PROBLEM TO SOLVE. Exact reproduction of the data is required, with images excluded.
## BEGIN SOURCE RECORDS
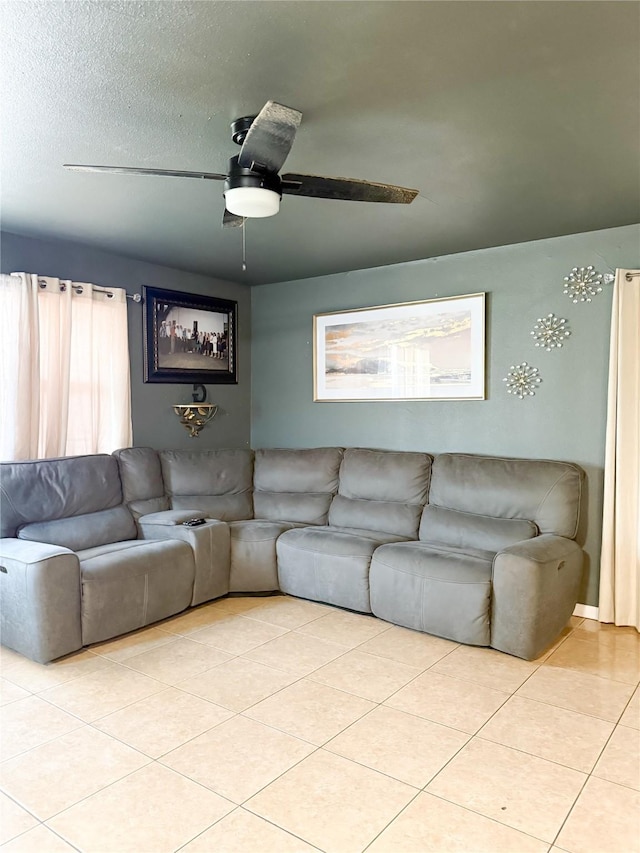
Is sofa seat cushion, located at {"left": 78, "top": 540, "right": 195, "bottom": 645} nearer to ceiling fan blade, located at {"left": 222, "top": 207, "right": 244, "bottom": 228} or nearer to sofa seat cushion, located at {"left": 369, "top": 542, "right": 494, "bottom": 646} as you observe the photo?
sofa seat cushion, located at {"left": 369, "top": 542, "right": 494, "bottom": 646}

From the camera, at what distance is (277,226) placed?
142 inches

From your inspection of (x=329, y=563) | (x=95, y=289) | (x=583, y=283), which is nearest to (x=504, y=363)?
(x=583, y=283)

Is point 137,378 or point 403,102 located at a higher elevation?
point 403,102

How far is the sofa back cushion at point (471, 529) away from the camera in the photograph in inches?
142

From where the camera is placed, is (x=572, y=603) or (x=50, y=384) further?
(x=50, y=384)

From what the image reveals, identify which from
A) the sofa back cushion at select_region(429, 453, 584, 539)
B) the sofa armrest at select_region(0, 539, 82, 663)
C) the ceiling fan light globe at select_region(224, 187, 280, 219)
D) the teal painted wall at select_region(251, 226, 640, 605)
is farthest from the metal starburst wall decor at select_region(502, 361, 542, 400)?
the sofa armrest at select_region(0, 539, 82, 663)

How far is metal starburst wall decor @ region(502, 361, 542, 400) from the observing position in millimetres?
3947

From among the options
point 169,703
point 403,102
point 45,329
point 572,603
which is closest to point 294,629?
point 169,703

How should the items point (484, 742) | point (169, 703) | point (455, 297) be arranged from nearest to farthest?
point (484, 742) < point (169, 703) < point (455, 297)

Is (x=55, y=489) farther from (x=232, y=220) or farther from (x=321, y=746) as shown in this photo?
(x=321, y=746)

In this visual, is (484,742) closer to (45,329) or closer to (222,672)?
(222,672)

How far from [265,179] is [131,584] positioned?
2363 millimetres

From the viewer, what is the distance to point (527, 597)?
305 centimetres

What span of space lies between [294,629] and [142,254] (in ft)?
9.43
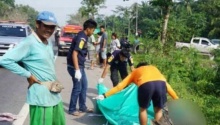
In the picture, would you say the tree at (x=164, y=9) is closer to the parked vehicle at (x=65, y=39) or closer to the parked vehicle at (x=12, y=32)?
the parked vehicle at (x=65, y=39)

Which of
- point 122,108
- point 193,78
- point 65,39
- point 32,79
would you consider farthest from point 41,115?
point 65,39

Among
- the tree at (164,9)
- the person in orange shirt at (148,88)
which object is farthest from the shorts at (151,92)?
the tree at (164,9)

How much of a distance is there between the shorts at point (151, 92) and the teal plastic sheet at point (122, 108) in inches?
24.1

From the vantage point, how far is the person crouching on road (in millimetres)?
3680

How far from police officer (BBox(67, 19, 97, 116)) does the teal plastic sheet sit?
1.97 ft

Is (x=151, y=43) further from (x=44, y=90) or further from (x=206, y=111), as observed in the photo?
(x=44, y=90)

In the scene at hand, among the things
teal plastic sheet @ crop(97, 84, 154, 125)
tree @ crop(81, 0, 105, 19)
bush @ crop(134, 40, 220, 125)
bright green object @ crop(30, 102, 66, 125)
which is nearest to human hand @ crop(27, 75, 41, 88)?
bright green object @ crop(30, 102, 66, 125)

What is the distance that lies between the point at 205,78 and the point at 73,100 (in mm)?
7119

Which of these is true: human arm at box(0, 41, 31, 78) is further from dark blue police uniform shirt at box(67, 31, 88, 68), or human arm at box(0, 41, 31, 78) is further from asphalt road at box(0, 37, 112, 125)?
dark blue police uniform shirt at box(67, 31, 88, 68)

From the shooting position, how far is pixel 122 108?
250 inches

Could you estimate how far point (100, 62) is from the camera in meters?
16.2

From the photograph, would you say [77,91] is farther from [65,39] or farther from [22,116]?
[65,39]

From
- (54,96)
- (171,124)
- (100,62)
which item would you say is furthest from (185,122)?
(100,62)

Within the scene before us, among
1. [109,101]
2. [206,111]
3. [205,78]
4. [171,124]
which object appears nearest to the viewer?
[171,124]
## END SOURCE RECORDS
RESPONSE.
Is sofa seat cushion, located at {"left": 78, "top": 540, "right": 195, "bottom": 645} nearer to ceiling fan blade, located at {"left": 222, "top": 207, "right": 244, "bottom": 228} or nearer to sofa seat cushion, located at {"left": 369, "top": 542, "right": 494, "bottom": 646} as you observe the photo?
sofa seat cushion, located at {"left": 369, "top": 542, "right": 494, "bottom": 646}

From the camera, at what distance is (277,226) placed?
142 inches

From your inspection of (x=329, y=563) | (x=95, y=289) | (x=583, y=283), which is nearest to (x=504, y=363)?
(x=583, y=283)

Is point 137,378 or point 403,102 located at a higher elevation?
point 403,102

How far is the sofa back cushion at point (471, 529) away from the camera in the photograph in inches?
142

From where the camera is placed, is (x=572, y=603) or (x=50, y=384) further?
(x=50, y=384)

From what the image reveals, identify which from
A) the sofa back cushion at select_region(429, 453, 584, 539)
B) the sofa armrest at select_region(0, 539, 82, 663)
C) the ceiling fan light globe at select_region(224, 187, 280, 219)
D) the teal painted wall at select_region(251, 226, 640, 605)
is farthest from the metal starburst wall decor at select_region(502, 361, 542, 400)?
the sofa armrest at select_region(0, 539, 82, 663)

How far is metal starburst wall decor @ region(502, 361, 542, 400) from the observing position in millimetres?
3947

From among the options
point 169,703
point 403,102
point 45,329
point 572,603
which is closest to point 294,629?
point 169,703

How should the items point (484, 742) | point (169, 703) | point (455, 297) be arranged from nearest to farthest?
point (484, 742) < point (169, 703) < point (455, 297)

Is (x=55, y=489) farther from (x=232, y=220) or farther from (x=321, y=746) as shown in this photo?
(x=321, y=746)

In this visual, is (484,742) closer to (45,329) or closer to (222,672)?
(222,672)

How far from [265,179] is [131,584] positioned?
2363 millimetres

From the viewer, what is the distance to point (527, 597)?
305 centimetres

What span of space lies between [294,629] and [142,254] (in ft)?
9.43
In the picture, would you say the tree at (x=164, y=9) is closer to the parked vehicle at (x=65, y=39) or closer to the parked vehicle at (x=12, y=32)?
the parked vehicle at (x=65, y=39)

Which of
- point 122,108
- point 193,78
- point 65,39
- point 32,79
would you consider farthest from point 41,115?
point 65,39

Among
- the tree at (164,9)
- the person in orange shirt at (148,88)
which object is farthest from the shorts at (151,92)?
the tree at (164,9)

How much of a distance is there between the shorts at point (151, 92) and the teal plastic sheet at point (122, 108) in inches?
24.1

From the vantage point, how far is the person crouching on road (in millimetres)?
3680

How far from police officer (BBox(67, 19, 97, 116)) does the teal plastic sheet sit?
1.97 ft

Is (x=151, y=43) further from (x=44, y=90) or further from (x=206, y=111), as observed in the photo?
(x=44, y=90)

In the scene at hand, among the things
teal plastic sheet @ crop(97, 84, 154, 125)
tree @ crop(81, 0, 105, 19)
bush @ crop(134, 40, 220, 125)
bright green object @ crop(30, 102, 66, 125)
which is nearest to human hand @ crop(27, 75, 41, 88)?
bright green object @ crop(30, 102, 66, 125)

What is the distance that lies between the point at 205,78 and the point at 73,100 (in mm)?
7119

Which of these is true: human arm at box(0, 41, 31, 78) is further from dark blue police uniform shirt at box(67, 31, 88, 68), or human arm at box(0, 41, 31, 78) is further from asphalt road at box(0, 37, 112, 125)?
dark blue police uniform shirt at box(67, 31, 88, 68)

From the shooting position, how far is pixel 122 108?
250 inches

Could you estimate how far point (100, 62) is from the camera in meters?
16.2

From the photograph, would you say [77,91] is farther from [65,39] or farther from [22,116]?
[65,39]

From
- (54,96)
- (171,124)
- (100,62)
which item would you say is furthest from (185,122)?
(100,62)

Within the scene before us, among
1. [109,101]
2. [206,111]
3. [205,78]
4. [171,124]
which object appears nearest to the viewer?
[171,124]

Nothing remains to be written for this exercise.